**Text extract:**
■ ■ ■ ■ ■
4. The apparatus of claim 3, wherein said correlation subtraction algorithm comprises the following operations for each subband of said plurality of different subband observed signals:
(i) estimating the autocorrelation function of a subband noise signal during a non-speech interval comprising at least one non-speech frame,
(ii) calculating the autocorrelation function of said subband observed speech signals in each speech frame of said subband, and
(iii) obtaining the autocorrelation function of said enhanced subband speech signals in each speech frame of said subband by subtracting said autocorrelation function of said subband noise signal from said autocorrelation function of said subband observed speech signals.
5. The apparatus of claim 4, wherein operation (iii) comprises obtaining the autocorrelation function of said enhanced subband speech signals by subtracting said autocorrelation function of said subband noise signal multiplied by α from said autocorrelation function of said subband observed speech signals, where α is a constant between zero and one.
6. The apparatus of claim 4, wherein said at least one non-speech frame is positioned ahead of said sequence of speech frames.
7. The apparatus of claim 1, wherein said Kalman filtering algorithm of said second filtering means models said enhance band speech signals as low-order AR processes.
■ ■ ■ ■ ■
In the patent claims, what value range is given for the constant α? The lines after this text aren't needed.

**Data listing:**
■ ■ ■ ■ ■
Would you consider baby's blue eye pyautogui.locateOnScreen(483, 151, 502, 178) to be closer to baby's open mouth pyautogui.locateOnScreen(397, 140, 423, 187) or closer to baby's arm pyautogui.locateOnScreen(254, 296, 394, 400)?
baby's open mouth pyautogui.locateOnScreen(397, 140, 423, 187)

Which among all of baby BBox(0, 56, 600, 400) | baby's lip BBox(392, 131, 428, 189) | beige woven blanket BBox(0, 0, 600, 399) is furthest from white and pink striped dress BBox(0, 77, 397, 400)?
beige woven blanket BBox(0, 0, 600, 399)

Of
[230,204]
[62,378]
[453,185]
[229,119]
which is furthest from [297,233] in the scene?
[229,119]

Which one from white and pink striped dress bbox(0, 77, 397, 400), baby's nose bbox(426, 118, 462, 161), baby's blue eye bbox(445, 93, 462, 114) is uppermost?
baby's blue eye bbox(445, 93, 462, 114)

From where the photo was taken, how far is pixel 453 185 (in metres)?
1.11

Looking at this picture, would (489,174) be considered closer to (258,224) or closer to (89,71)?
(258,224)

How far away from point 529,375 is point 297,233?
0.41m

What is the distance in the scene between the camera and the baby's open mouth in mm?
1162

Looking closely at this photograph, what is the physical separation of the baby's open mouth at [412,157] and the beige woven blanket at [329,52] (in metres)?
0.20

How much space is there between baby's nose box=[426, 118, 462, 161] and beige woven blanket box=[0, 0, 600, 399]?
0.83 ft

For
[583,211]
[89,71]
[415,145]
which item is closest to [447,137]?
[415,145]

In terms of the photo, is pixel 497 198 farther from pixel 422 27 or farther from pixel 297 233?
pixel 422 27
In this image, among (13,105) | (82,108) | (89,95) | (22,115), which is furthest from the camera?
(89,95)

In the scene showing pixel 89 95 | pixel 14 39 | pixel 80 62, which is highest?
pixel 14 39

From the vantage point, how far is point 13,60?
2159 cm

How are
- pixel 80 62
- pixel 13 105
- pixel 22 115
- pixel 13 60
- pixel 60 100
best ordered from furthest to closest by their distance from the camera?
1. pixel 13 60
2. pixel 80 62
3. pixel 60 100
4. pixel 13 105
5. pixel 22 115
■ ■ ■ ■ ■
**Solved problem:** α is a constant between zero and one.